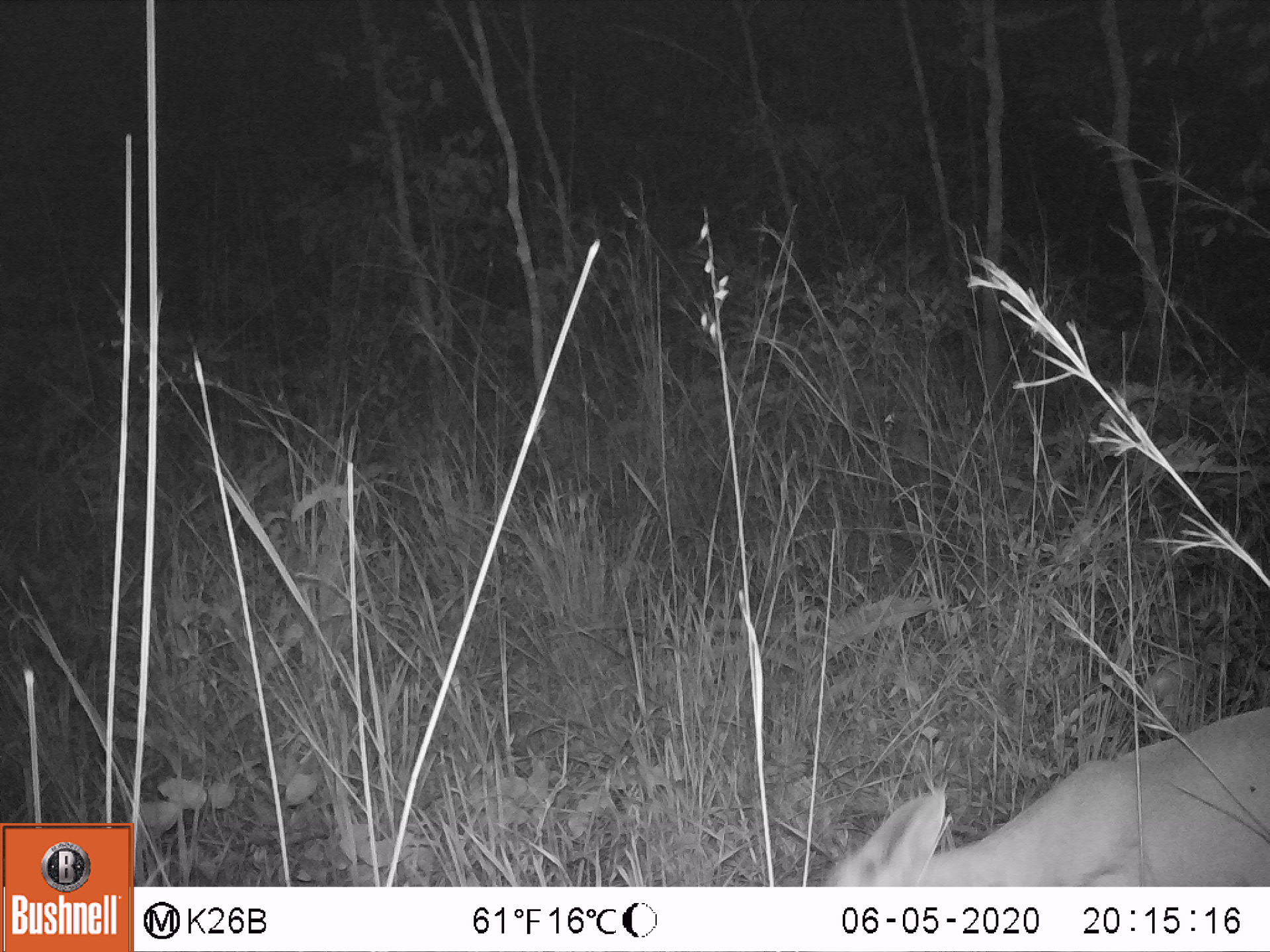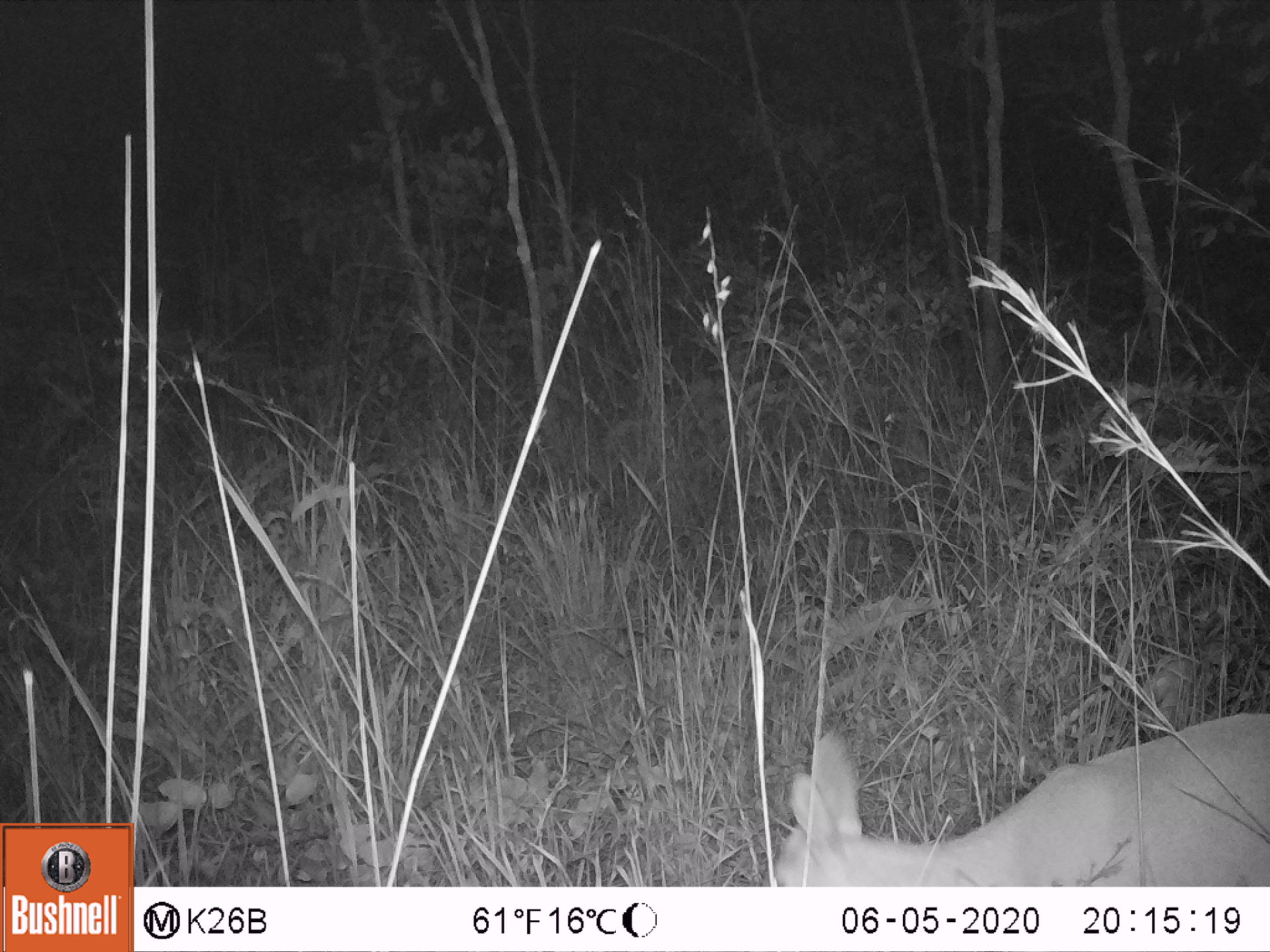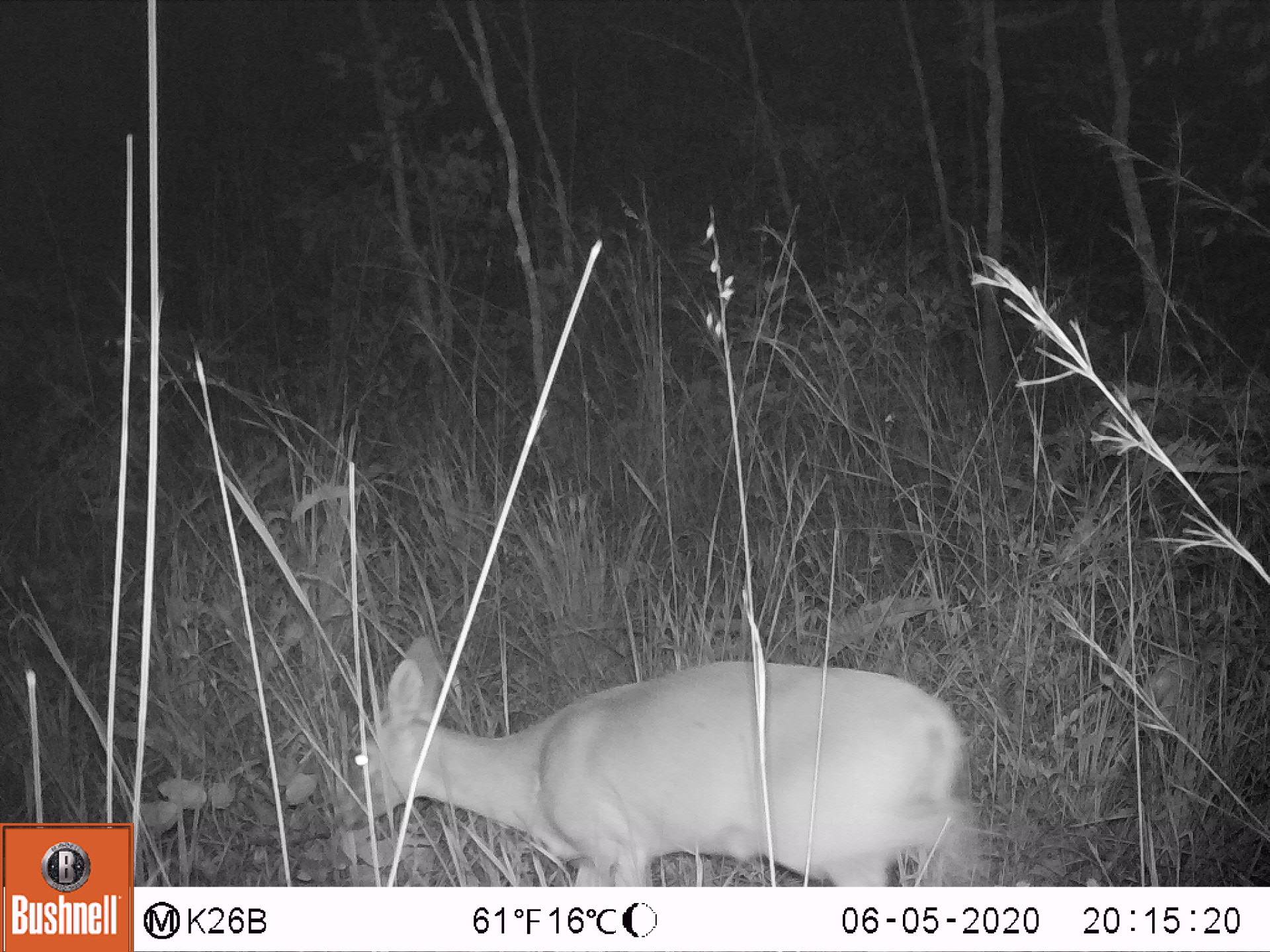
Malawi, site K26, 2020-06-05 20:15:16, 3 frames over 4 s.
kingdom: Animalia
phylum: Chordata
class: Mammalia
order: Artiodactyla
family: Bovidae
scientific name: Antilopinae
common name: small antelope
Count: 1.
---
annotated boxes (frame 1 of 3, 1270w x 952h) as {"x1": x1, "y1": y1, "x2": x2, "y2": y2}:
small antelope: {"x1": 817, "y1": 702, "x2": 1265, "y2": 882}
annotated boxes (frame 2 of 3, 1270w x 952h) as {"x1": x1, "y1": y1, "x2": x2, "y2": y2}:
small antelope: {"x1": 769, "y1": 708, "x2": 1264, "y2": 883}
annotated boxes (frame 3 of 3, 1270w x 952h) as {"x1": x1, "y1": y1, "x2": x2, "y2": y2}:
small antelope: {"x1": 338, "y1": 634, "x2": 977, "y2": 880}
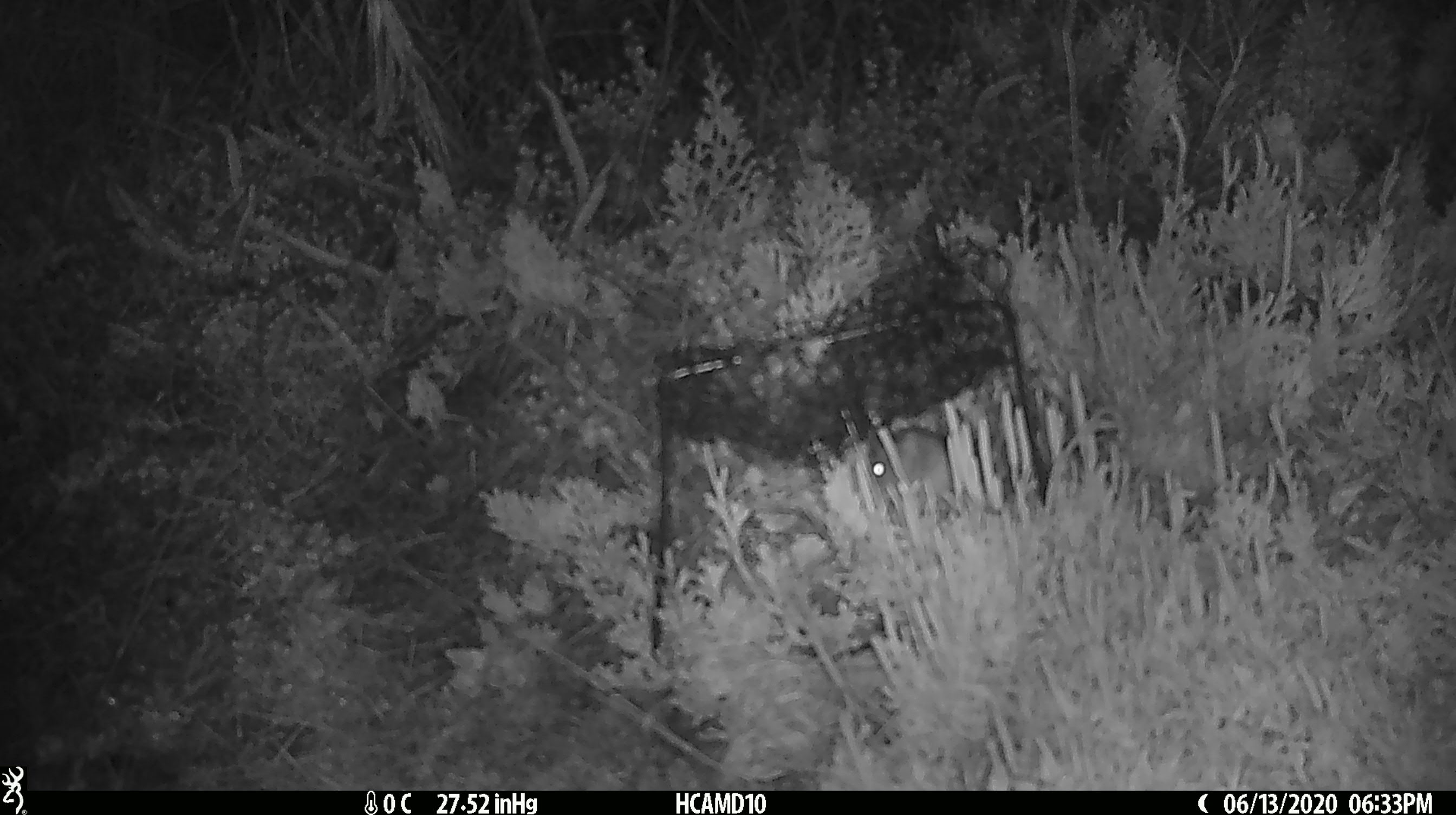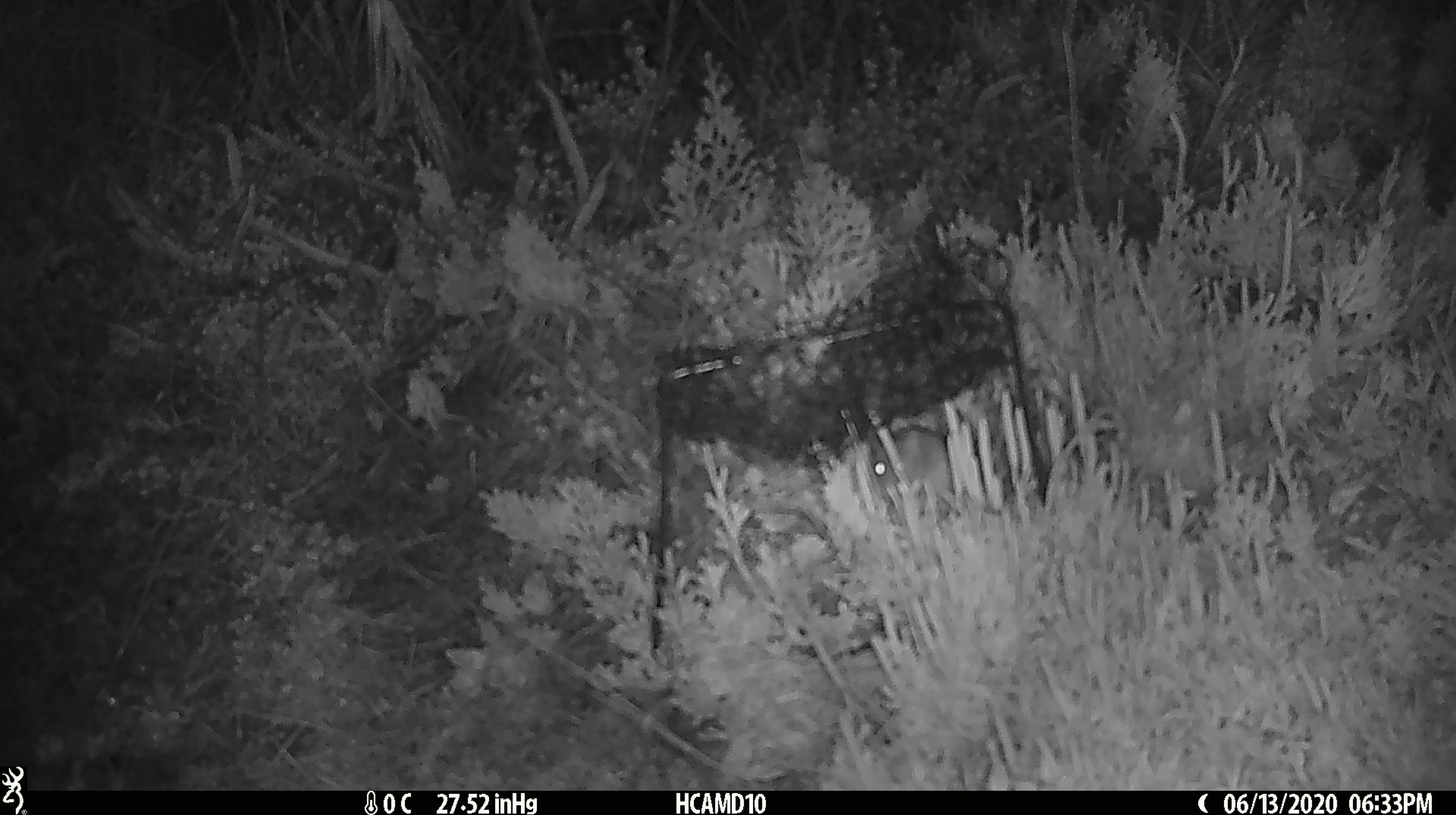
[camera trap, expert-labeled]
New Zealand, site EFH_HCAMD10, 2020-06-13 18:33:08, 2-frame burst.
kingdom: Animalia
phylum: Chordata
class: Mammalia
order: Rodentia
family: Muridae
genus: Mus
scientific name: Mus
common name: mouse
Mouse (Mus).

***

Problem to work on: Reproduce exactly, and only, the lines that begin at the one containing "annotated boxes (frame 1" and end with the final line of the data, both included, while omitting every picture.

Response area:
annotated boxes (frame 1 of 3, 1270w x 952h) as {"x1": x1, "y1": y1, "x2": x2, "y2": y2}:
small antelope: {"x1": 817, "y1": 702, "x2": 1265, "y2": 882}
annotated boxes (frame 2 of 3, 1270w x 952h) as {"x1": x1, "y1": y1, "x2": x2, "y2": y2}:
small antelope: {"x1": 769, "y1": 708, "x2": 1264, "y2": 883}
annotated boxes (frame 3 of 3, 1270w x 952h) as {"x1": x1, "y1": y1, "x2": x2, "y2": y2}:
small antelope: {"x1": 338, "y1": 634, "x2": 977, "y2": 880}
[camera trap, expert-labeled]
New Zealand, site EFH_HCAMD10, 2020-06-13 18:33:08, 2-frame burst.
kingdom: Animalia
phylum: Chordata
class: Mammalia
order: Rodentia
family: Muridae
genus: Mus
scientific name: Mus
common name: mouse
Mouse (Mus).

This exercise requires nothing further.